> Exercise task: Pick up the passage below on preparing acid calcium phosphate from bones and continue it from its final sentence.

To obtain the calcium phosphate contained in the last mother-liquor, the latter is exactly neutralized with burnt lime, a white precipitate of basic calcium phosphate being thereby obtained. The precipitate is repeatedly washed in water and allowed to settle, and added in small portions to the acid liquors obtained by extracting the bones. As these liquors always contain a considerable quantity of hydrochloric acid in excess, the basic calcium phosphate, being in a finely divided state, is readily and completely dissolved.
The crystals of acid calcium phosphate are removed from the crystallizing tanks by means of wooden shovels and brought into baskets covered inside with stout sack-cloth. They are left in the baskets until no more mother-liquor drains off, when the cloths are folded together and the crystals further freed from liquor by pressure. They are then heated, with constant stirring, in shallow stoneware pans until they are so dry as to crumble of their own accord. In this manner small crystals of a mother-of-pearl lustre are obtained, which feel like sharp quartz sand and consist of pure acid calcium phosphate.
This mass is mixed with 25 per cent. of its weight of granulated charcoal. The mixture is heated until it is pulverulent, and then treated in the same manner as the distilling mass from bone-ash.
In place of stoneware vessels, shallow lead pans may be used for evaporating the liquor containing calcium phosphate. To prevent the melting of the lead the pans are bricked in under a very flat arch, so that the fire gases are forced to pass close over the liquor, the pans being kept constantly full. When crystallization is complete the liquor is drawn off and the pans are refilled.

> Collected material:
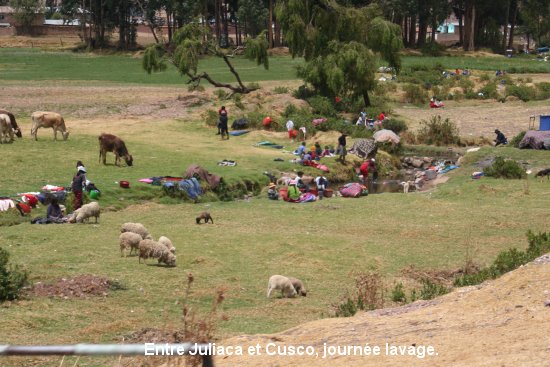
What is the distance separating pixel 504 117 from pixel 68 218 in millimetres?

> Result of the task:
In the manufacture of phosphorus there is left after every distillation a residue of basic calcium phosphate, and it is advisable to decompose it with hydrochloric acid, this being effected in a vat lined with lead or coated with paraffine. The mass is completely dissolved, and the black sludge remaining on the bottom of the vat consists of charcoal, which had been added to the distilling mass.
_Distillation of the Phosphorus._—The distilling mass consists of acid calcium phosphate, charcoal and about 4 to 6 per cent. water. By heating in the retorts, the acid calcium phosphate is first converted into calcium metaphosphate, water being eliminated, according to the following equation:
CaH_{4}(PO_{4})_{2} = Ca(PO_{3})_{2} + 2H_{2}O.
By further heating to a white heat the calcium metaphosphate is so far reduced as to yield two-thirds of its content of phosphorus, while one-third remains behind as calcium phosphate, corresponding to the following equation:
3Ca(PO_{3})_{2} + 10C = Ca_{3}(PO_{4})_{2} + 10CO + 4P.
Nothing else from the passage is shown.